→ **Opdrachten**:
1. Op welk bedrag werden de proceskosten begroot volgens de tekst over de concerngarantie?
2. Zet de tekst over de concerngarantie voort na de laatste zin.

→ **Oefentekst**:
------------------------------------------------------------------------
ECLI:NL:RBDHA:2019:13063

Rechtbank Den Haag

Datum uitspraak
3 december 2019
Publicatiedatum
9 december 2019
Zaaknummer
C/09/573383 / HA ZA 19-482
Instantie
Rechtbank Den Haag
Type
Uitspraak
Rechtsgebied
Civiel recht; Verbintenissenrecht
Procedures
  • Eerste aanleg - enkelvoudig
Vindplaatsen
  • Rechtspraak.nl
AI samenvatting door LexboostAutomatisch gegenereerd

Discussie over vervallen concerngarantie in huurovereenkomst winkelruimte

Op 3 december 2019 heeft de Rechtbank Den Haag uitspraak gedaan in een civiele zaak tussen [eiseres] en KIN Netherlands B.V. De zaak betreft een vordering van [eiseres] op KIN Netherlands, die een concerngarantie had gegeven in het kader van een huurovereenkomst van de failliete dochteronderneming Kijkshop B.V. [eiseres] vorderde een bedrag van € 68.745,14, maar KIN Netherlands stelde dat de concerngarantie was vervallen omdat zij niet langer aandeelhouder was van Kijkshop. De rechtbank oordeelde dat KIN Netherlands niet aansprakelijk was voor de verplichtingen van Kijkshop, aangezien de concerngarantie alleen gold zolang KIN Netherlands enig aandeelhouder was. De rechtbank wees de vorderingen van [eiseres] af en veroordeelde haar in de proceskosten, die op € 4.140,00 werden begroot, vermeerderd met wettelijke rente. De uitspraak werd mondeling gedaan, waarbij de rechtbank de motivering van haar beslissing uiteenzette en concludeerde dat de vorderingen van [eiseres] niet konden slagen.
------------------------------------------------------------------------
→ **Getoonde gegevens**:
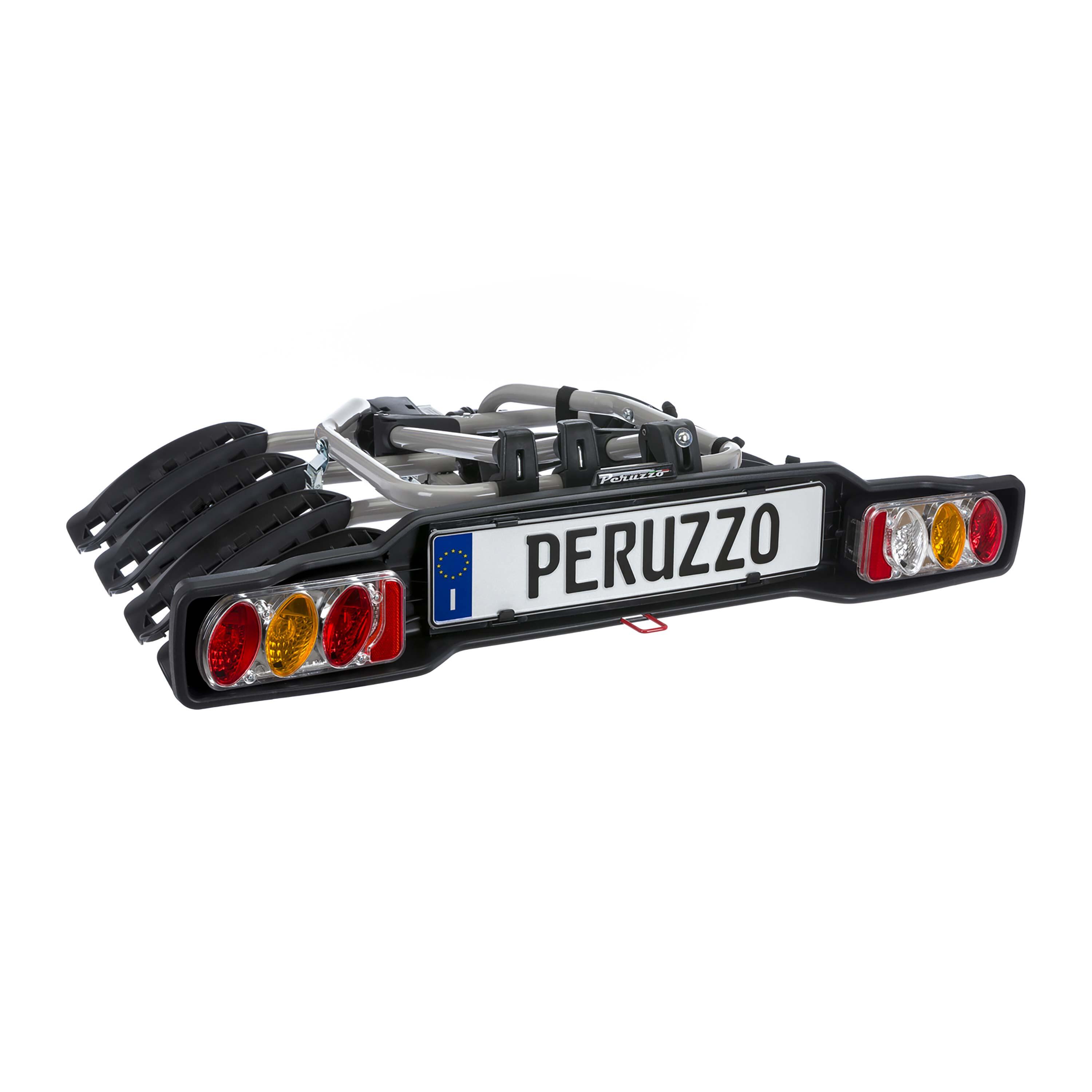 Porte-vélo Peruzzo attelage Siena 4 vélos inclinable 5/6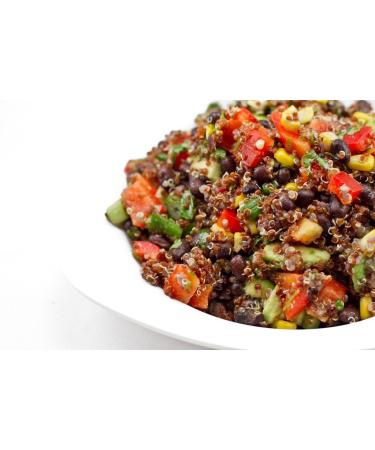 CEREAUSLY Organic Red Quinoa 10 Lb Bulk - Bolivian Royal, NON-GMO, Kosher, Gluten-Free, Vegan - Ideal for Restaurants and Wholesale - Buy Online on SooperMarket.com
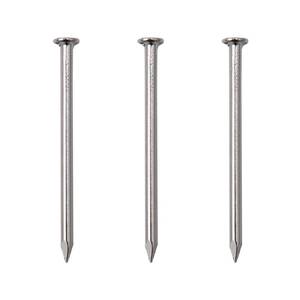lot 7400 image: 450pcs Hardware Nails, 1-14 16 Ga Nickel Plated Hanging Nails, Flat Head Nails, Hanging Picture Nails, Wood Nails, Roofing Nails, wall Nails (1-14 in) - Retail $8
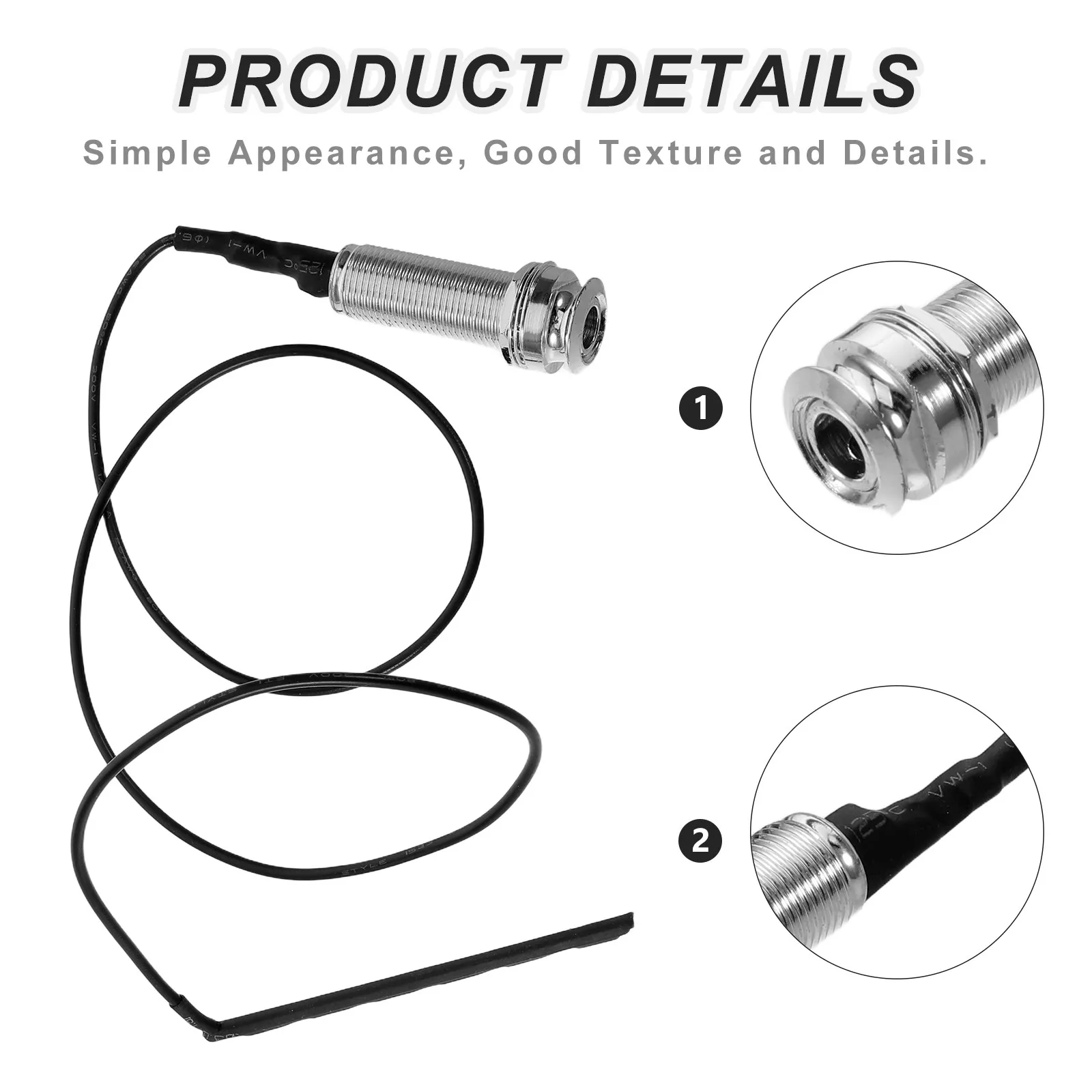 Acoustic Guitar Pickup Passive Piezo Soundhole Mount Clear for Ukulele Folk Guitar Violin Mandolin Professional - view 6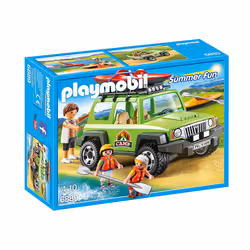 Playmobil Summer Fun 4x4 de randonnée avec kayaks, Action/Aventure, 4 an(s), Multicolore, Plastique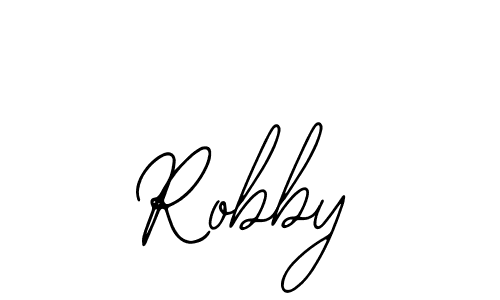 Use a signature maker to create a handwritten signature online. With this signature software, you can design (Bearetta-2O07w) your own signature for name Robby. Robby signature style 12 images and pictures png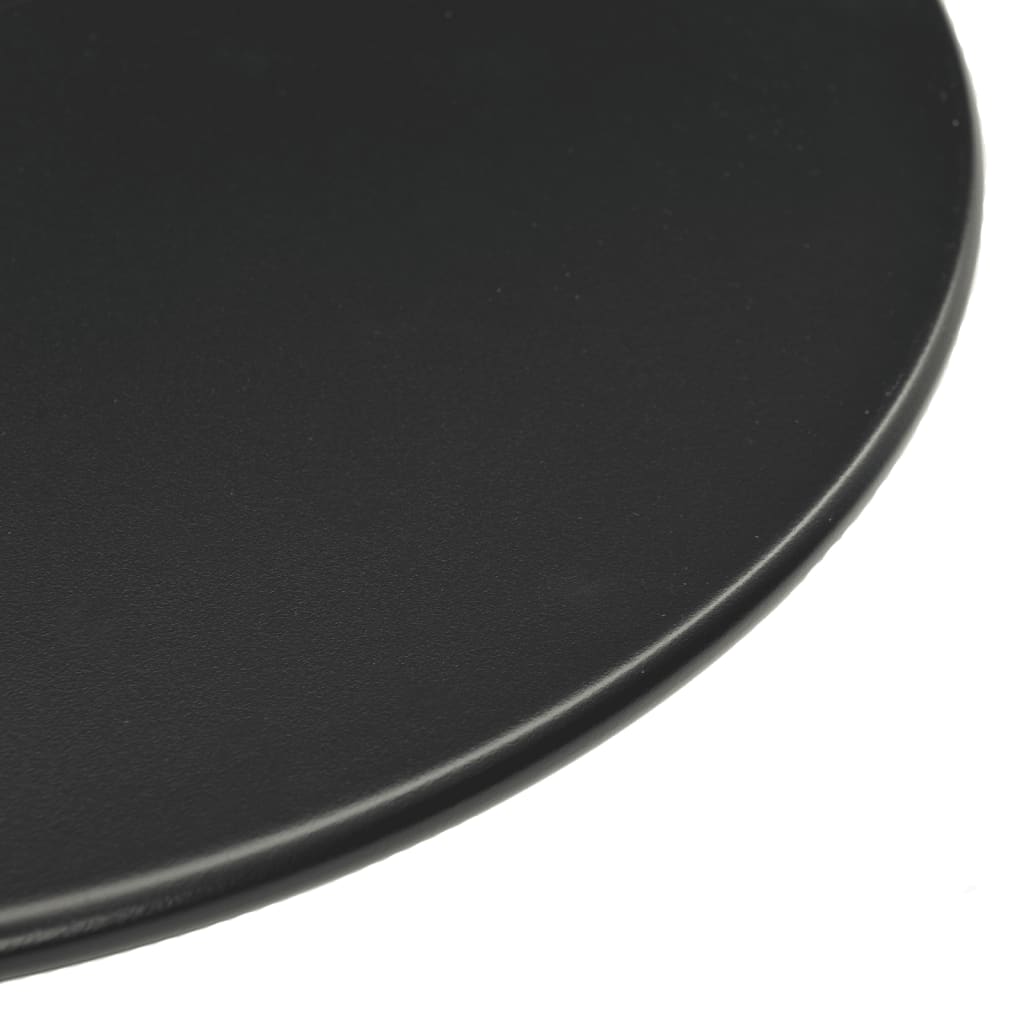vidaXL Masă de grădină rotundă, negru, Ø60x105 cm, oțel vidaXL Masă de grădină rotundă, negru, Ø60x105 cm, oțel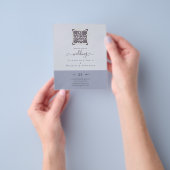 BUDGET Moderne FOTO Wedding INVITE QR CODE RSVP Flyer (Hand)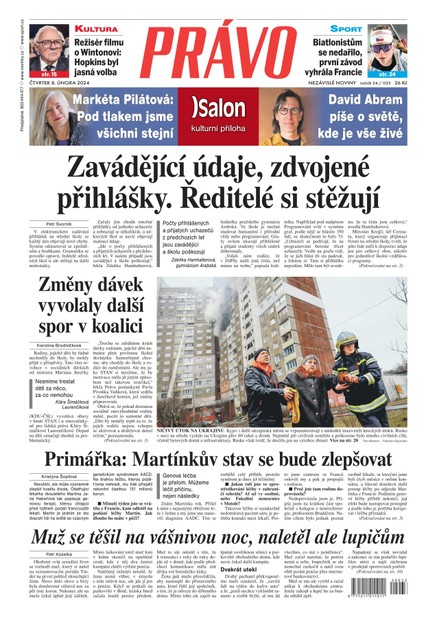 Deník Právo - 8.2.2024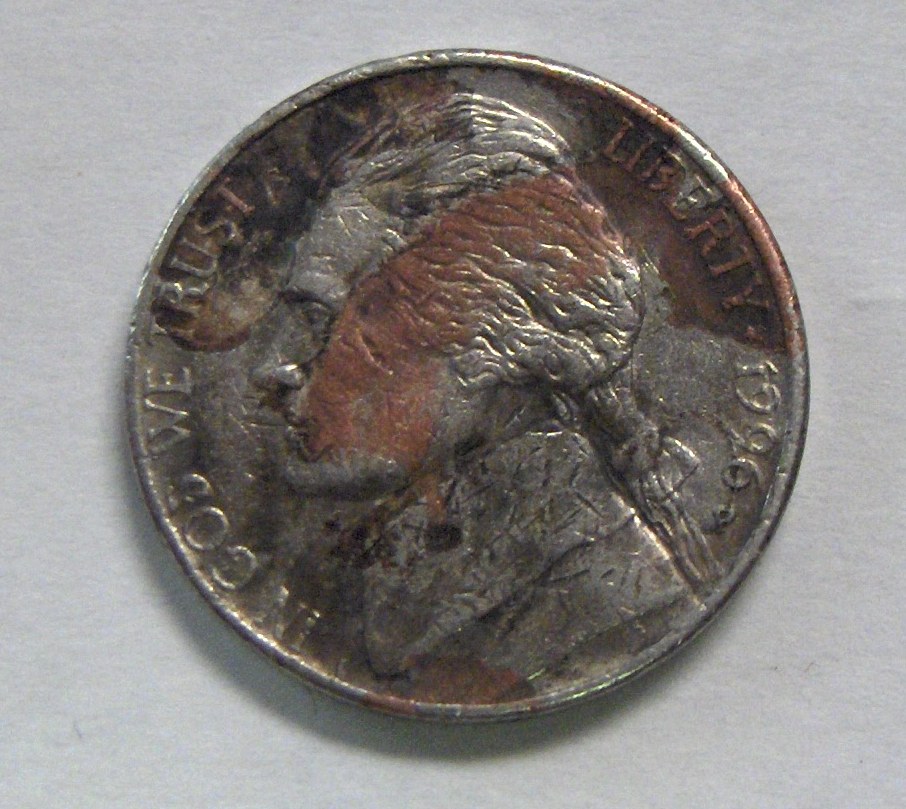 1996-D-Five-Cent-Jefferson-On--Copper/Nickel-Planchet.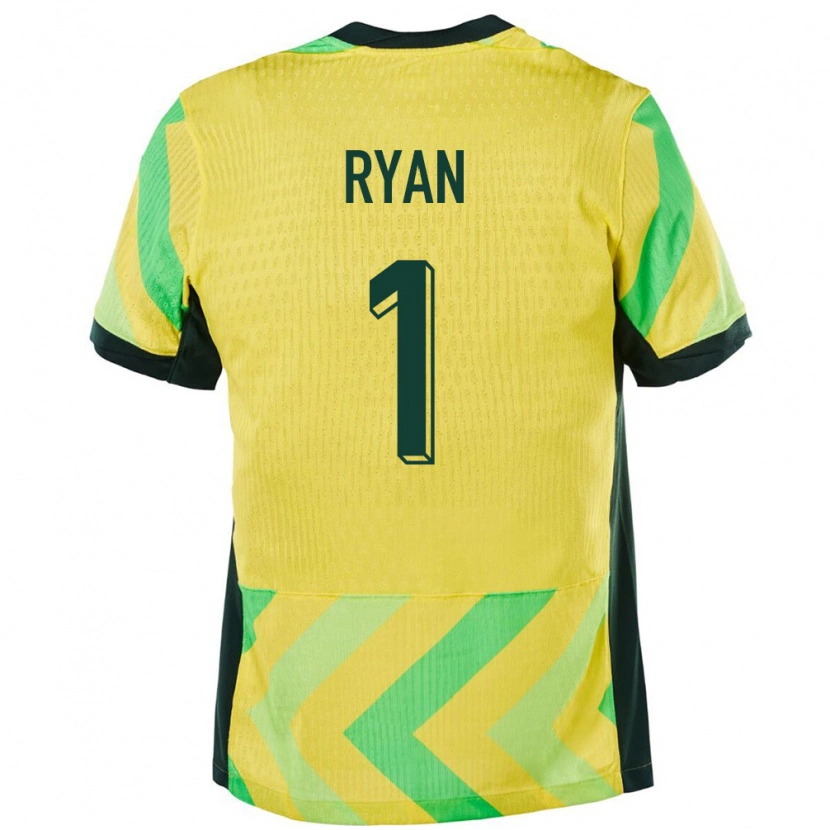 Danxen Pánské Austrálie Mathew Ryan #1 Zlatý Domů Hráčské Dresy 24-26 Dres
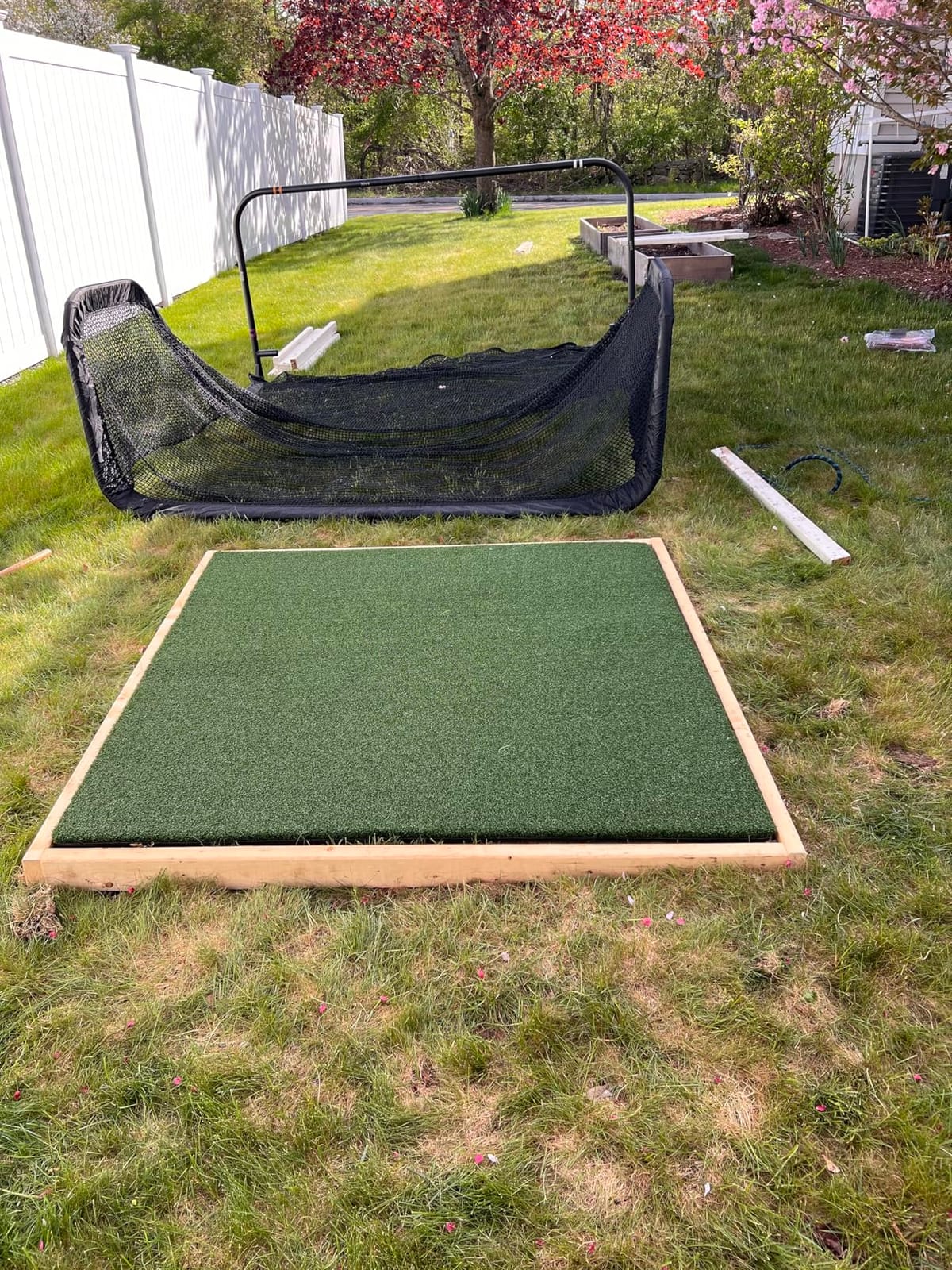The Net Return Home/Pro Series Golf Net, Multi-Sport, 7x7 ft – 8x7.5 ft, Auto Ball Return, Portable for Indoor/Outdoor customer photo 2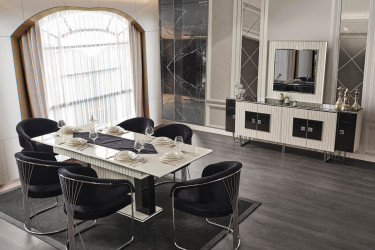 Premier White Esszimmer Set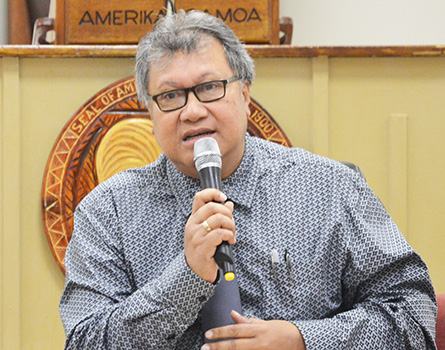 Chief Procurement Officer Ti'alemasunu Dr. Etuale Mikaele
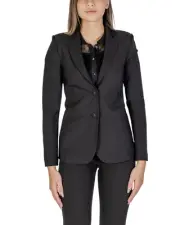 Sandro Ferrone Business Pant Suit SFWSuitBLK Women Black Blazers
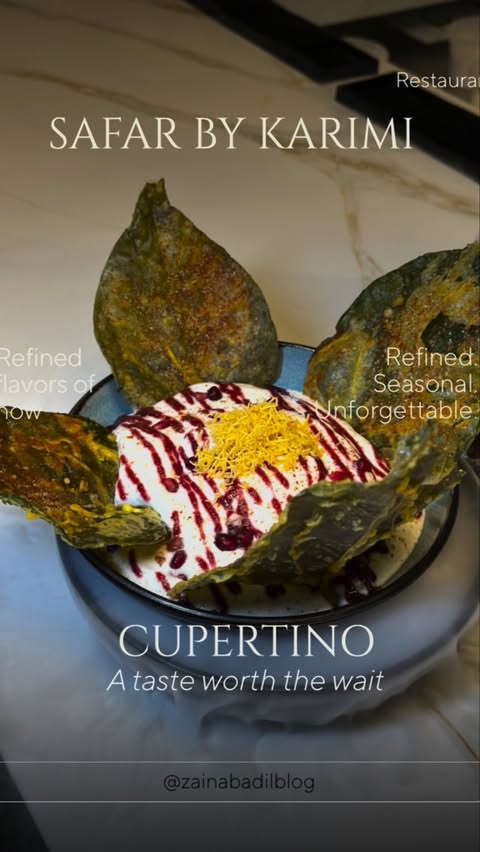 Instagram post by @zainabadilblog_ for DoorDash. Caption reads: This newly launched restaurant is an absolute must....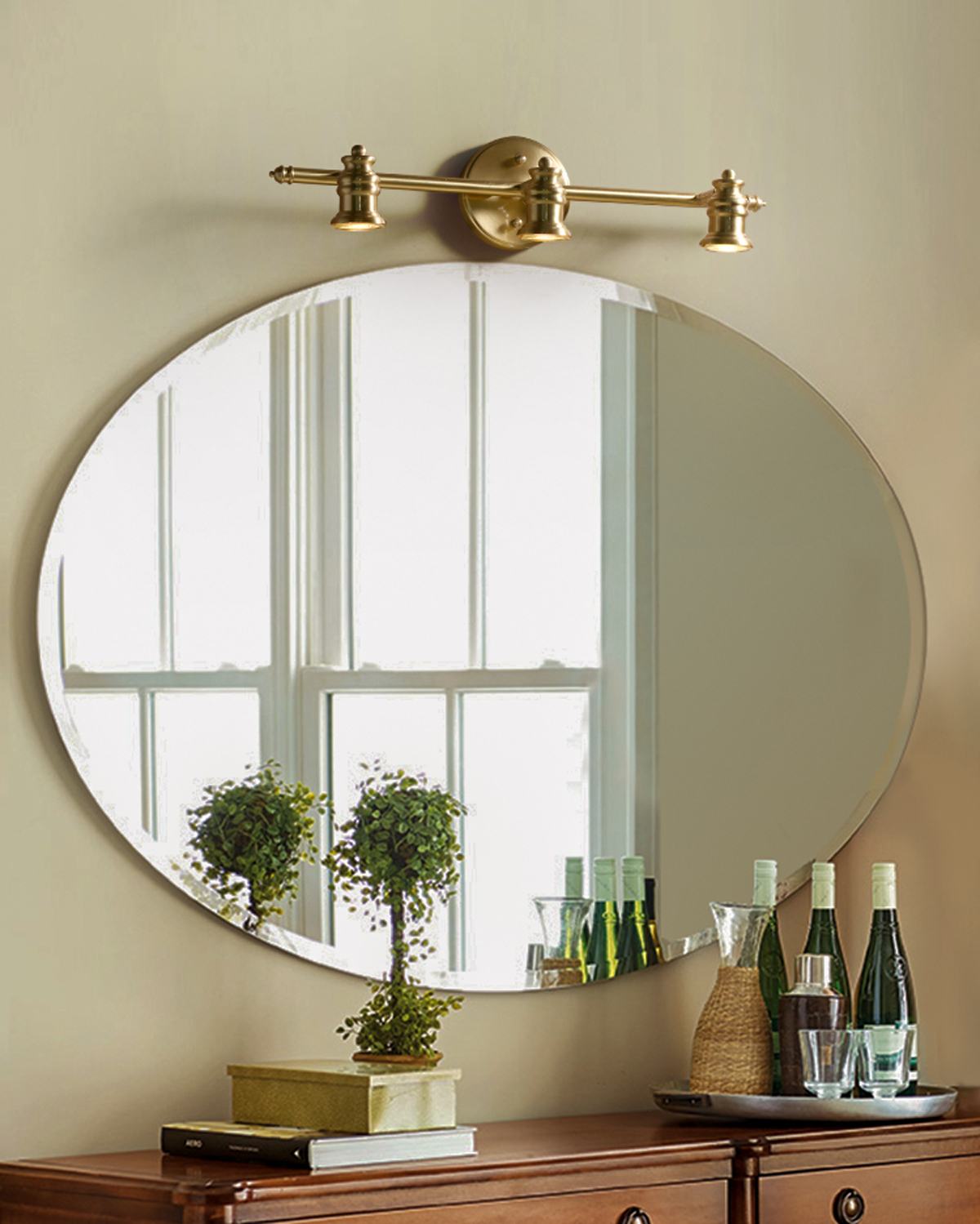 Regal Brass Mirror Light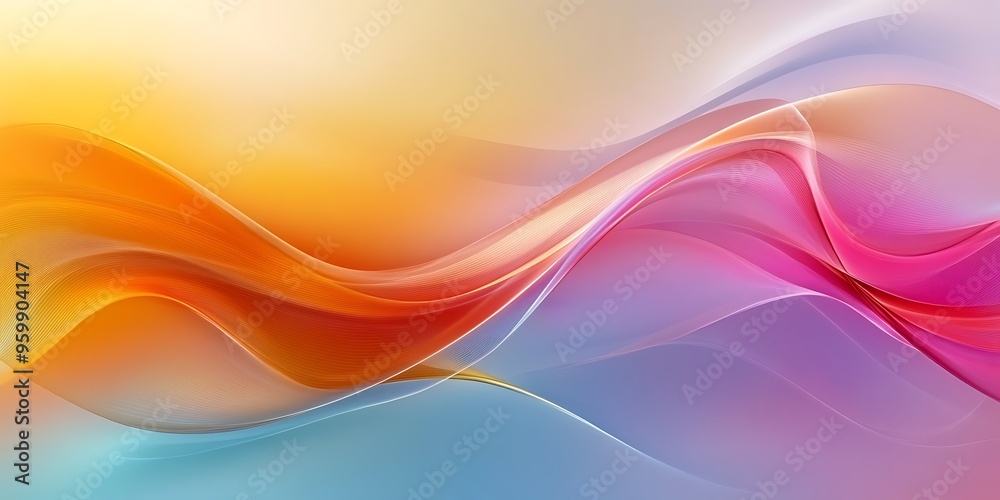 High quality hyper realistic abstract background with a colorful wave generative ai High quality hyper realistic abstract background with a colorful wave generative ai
------------------------------------------------------------------------
→ **Antwoorden**:
1. Op € 4.140,00, vermeerderd met wettelijke rente.

2.
Uitspraak

proces-verbaal

RECHTBANK DEN HAAG

Team handel
zaaknummer / rolnummer: C/09/573383 / HA ZA 19-482
Proces-verbaal van de mondelinge uitspraak van 3 december 2019
in de zaak van
[eiseres]te [plaats] ,
eiseres,
advocaat mr. J. Faas te Groningen,
tegen
KIN NETHERLANDS NETHERLANDS B.V.te Den Haag,
gedaagde,
advocaat mr. M. van Heeren te Breda.
Partijen worden hierna ‘ [eiseres] ’ en ‘KIN Netherlands’ genoemd.

1.Het procesverloop

1.1.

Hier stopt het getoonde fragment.